▶ **Task brief**
In the data below, how many lines contain the string "Vietnam"? Give only the figure.

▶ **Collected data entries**
★ ★ ★

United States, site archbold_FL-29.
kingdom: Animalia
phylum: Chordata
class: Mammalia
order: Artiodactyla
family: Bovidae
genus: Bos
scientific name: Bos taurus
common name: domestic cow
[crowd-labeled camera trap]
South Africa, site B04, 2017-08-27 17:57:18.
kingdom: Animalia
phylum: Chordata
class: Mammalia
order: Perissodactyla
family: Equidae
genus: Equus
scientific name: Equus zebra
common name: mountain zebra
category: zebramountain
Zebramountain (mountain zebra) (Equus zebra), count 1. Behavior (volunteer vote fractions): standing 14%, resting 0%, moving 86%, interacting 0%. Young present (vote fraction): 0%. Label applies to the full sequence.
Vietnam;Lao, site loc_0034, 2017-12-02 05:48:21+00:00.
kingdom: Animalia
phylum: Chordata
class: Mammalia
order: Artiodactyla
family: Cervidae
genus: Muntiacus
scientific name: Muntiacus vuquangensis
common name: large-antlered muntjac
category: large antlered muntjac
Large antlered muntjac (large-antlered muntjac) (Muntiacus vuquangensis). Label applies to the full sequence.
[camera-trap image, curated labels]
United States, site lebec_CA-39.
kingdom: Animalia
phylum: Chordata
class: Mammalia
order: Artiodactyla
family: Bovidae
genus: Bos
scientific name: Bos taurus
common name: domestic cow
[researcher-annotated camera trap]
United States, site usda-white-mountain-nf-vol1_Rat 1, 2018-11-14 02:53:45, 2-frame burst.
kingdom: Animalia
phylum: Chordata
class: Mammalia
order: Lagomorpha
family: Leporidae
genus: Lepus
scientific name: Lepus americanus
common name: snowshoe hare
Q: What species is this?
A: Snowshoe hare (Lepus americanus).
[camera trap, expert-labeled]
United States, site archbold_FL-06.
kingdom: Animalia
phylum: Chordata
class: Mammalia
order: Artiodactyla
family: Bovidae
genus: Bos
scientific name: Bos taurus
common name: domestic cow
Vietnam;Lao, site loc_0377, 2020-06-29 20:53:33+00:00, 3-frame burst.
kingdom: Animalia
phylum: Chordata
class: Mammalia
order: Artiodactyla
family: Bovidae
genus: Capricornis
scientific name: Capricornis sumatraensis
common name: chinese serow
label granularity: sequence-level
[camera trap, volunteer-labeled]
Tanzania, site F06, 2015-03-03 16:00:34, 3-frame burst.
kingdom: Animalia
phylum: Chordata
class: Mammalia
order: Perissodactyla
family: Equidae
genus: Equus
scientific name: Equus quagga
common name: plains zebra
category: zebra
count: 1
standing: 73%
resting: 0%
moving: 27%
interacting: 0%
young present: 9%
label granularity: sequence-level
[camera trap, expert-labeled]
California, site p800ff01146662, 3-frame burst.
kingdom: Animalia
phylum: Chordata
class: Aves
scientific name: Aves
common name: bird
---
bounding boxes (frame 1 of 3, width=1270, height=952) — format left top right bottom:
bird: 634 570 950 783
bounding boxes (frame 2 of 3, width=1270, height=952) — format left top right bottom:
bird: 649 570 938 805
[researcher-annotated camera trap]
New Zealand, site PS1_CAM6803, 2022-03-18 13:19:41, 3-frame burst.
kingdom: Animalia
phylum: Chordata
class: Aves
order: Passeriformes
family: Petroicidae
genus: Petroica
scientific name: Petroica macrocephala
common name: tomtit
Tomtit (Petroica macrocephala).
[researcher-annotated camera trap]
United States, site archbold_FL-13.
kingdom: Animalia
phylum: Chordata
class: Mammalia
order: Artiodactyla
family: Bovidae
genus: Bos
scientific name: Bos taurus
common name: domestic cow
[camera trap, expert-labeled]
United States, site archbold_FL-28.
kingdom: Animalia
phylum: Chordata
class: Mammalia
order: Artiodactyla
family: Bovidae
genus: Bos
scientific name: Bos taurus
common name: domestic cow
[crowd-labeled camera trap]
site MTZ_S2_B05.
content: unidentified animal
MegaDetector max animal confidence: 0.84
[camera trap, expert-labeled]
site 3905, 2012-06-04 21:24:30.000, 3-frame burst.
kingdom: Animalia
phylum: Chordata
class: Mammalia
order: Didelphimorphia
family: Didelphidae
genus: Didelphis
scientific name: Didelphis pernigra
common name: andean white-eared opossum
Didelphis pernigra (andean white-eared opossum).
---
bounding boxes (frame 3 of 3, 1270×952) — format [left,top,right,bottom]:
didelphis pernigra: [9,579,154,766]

★ ★ ★

▶ **Answer to this problem**
2